Question: "What was the process of deciding on the New Testament canon?"


A full explanation of the process of deciding on the New Testament canon would require a book-length response, and indeed books have been written about it; however, it is possible to give a basic overview in a short article.

The canon is the list of authoritative books that make up the New Testament. There were many other early Christian documents, and some of them may have been very useful while others were heretical. The canon is the list of those that God has given to the church by the inspiration of the Holy Spirit. Skeptics often say that the early church was diverse and, as time passed, one version of Christianity won out over the other types. The “winners” decided which books would be authoritative, and, of course, they chose the books that they agreed with or that agreed with them. Furthermore, it is often claimed that the church simply decided which books to include in the New Testament centuries after Jesus and the apostles had left the scene. (This implies that Jesus, through the Holy Spirit, was not involved in the process at all!)

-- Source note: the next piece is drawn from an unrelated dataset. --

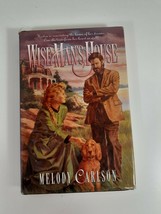 Wise Man&#39;s House By Melody Carlson 1997 hardcover fiction novel - £4.72 GBP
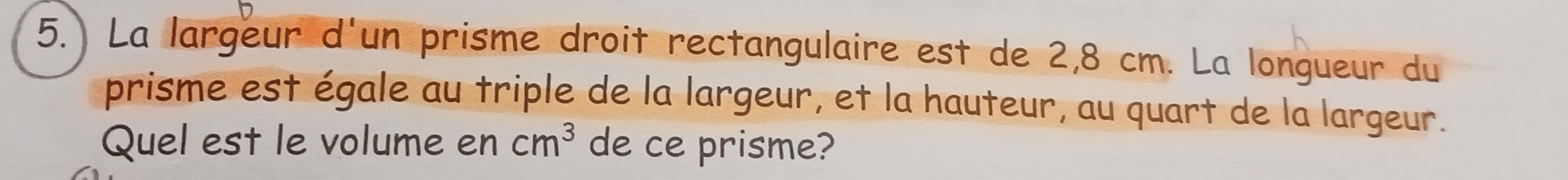 La largeur d'un prisme droit rectangulaire est de 2,8 cm. La longueur du 
prisme est égale au triple de la largeur, et la hauteur, au quart de la largeur. 
Quel est le volume en cm^3 de ce prisme?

It is important to note that church leadership did not decide which books to include in the canon as much as they attempted to discover which books God had actually given to the church and should therefore be included. When attempting to determine which books were inspired and authoritative (books that should be included in the canon), the early church had three primary requirements:

Apostolic Authority: Christ gave His apostles the task of preserving His teaching and taking it to all the world. For a book to be included in the canon, it had to be linked to an apostle or to someone who had seen the risen Jesus and had heard His teaching in person. Some of the books were written by apostles directly: Matthew, John, and Peter all wrote books included in the canon. The Gospel According to Mark is said to have been based on the preaching of Peter. Luke wrote Luke and Acts based on eyewitness interviews and firsthand documents (Luke 1:1–4). He was also a traveling companion of the apostle Paul and experienced many of the events in Acts firsthand. James and Jude were written by the half-brothers of Jesus and were not believers during Jesus’ lifetime. However, Jesus appeared to his brother James after the resurrection (1 Corinthians 15:7), and he became a believer. Such an appearance is not reported for Jude, but it can be safely assumed that he had heard Jesus’ teaching and that something spectacular made him change his mind about Jesus—most likely a post-resurrection appearance. Jesus appeared to Paul directly and commissioned him to be an apostle.

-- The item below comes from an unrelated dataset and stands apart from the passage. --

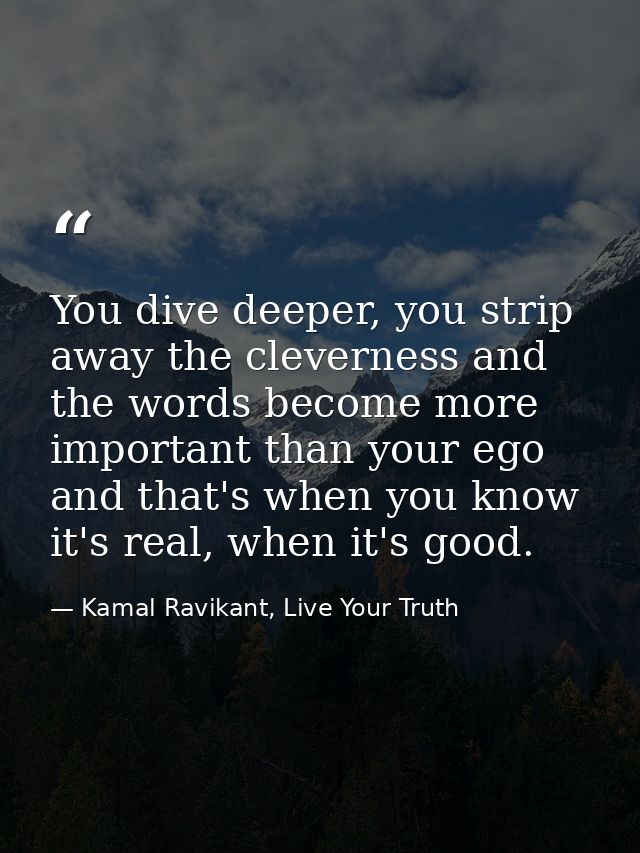 You dive deeper, you strip away the cleverness and the words become more important than your ego and that's when you kno — Kamal Ravikant, Live Your Truth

There were other books that may been helpful to Christians, but, if they did not have an apostolic connection, they were rejected as non-canonical. Some books were written in the name of an apostle, but, if it was evident he did not actually write it, that book was rejected.

Orthodox Doctrine: There were many early documents that claimed to teach Christian doctrine but were in error. Much of the New Testament was written to combat these errors. Any document that contradicted the accepted teaching of the apostles was rejected. The apostles’ teaching was transmitted orally for years before the New Testament as we know it existed. Oral transmission within cultures that practice it has been shown to be very accurate—not like the “telephone game” to which it is often compared.

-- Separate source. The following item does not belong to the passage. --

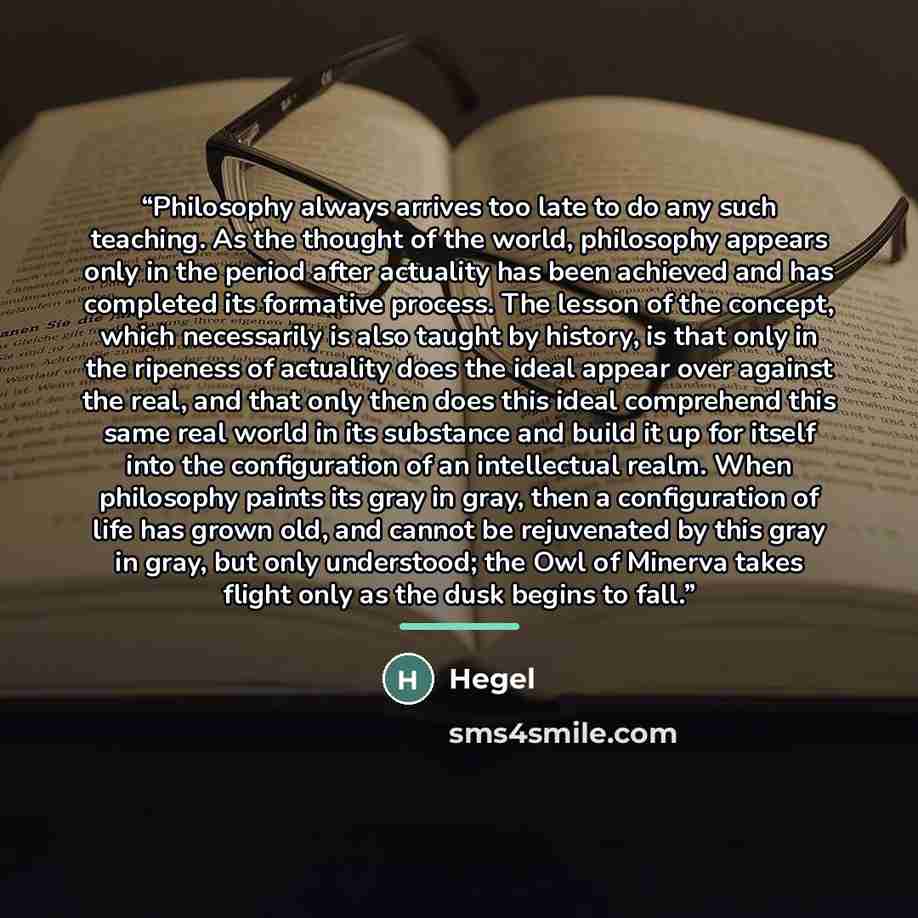 “Philosophy always arrives too late to do any such teaching. As the thought of the world, philosophy appears only in the period after actuality has been achieved and has completed its formative process. The lesson of the concept, which necessarily is also taught by history, is that only in the…” quote by hegel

Broad-Based Acceptance: There were a number of other books that may have been helpful and doctrinally correct and were used by portions of the church in various locations. However, to be considered canonical, a book had to have broad-based acceptance and recognition of its authoritative nature across the Christian world. Letters written by Paul to churches in Asia Minor were saved, copied, and circulated all over the civilized world, and Christians all over the world recognized their authoritative nature. This is what we would expect if God was actually involved in the process of deciding the canon.

As these tests of authenticity were applied, 27 books began to emerge. For a while there were some doubts or disputes about a book here or there, but the 27 books of the New Testament that are accepted by Christians today were the ones that emerged as a result of the application of the above guidelines. As this view of the canon emerged, various church councils and synods gave formal acknowledgment of what the church had organically come to recognize. (This is somewhat similar to how the term classic is applied to literary works. No one person decides that a certain book should be a “classic” of English literature. The “classic” status just emerges based on the intrinsic qualities of the book and its broad-based acceptance.)

The Synod of Laodicea (363) forbade the use of several non-canonical books. A formal list of canonical books was not given, but the difference between the two kinds of books was obviously evident, and none of the forbidden books were later accepted as canonical.

The Council of Hippo (393) stated that the 27 books in the New Testament were canonical.

The Synod of Carthage (397) stated that only canonical books should be read in the churches, and it listed the 27 books of the New Testament.

The Council of Carthage (419) reaffirmed the existing canon.

Prior to these councils, many early church leaders also listed books that were considered authoritative in their times. There was the occasional inclusion of book that was ultimately excluded or some question about a book that was ultimately included, but, for the most part, there is remarkable agreement about which books were inspired and authoritative.

We accept by faith that the canon is correct; however, it is not blind faith. The early church had very specific ideas about what type of book should be included in the canon, and modern Christians can affirm their decisions. They were certainly in a better position than we to make this determination, so it would seem to be the height of hubris to charge them with error.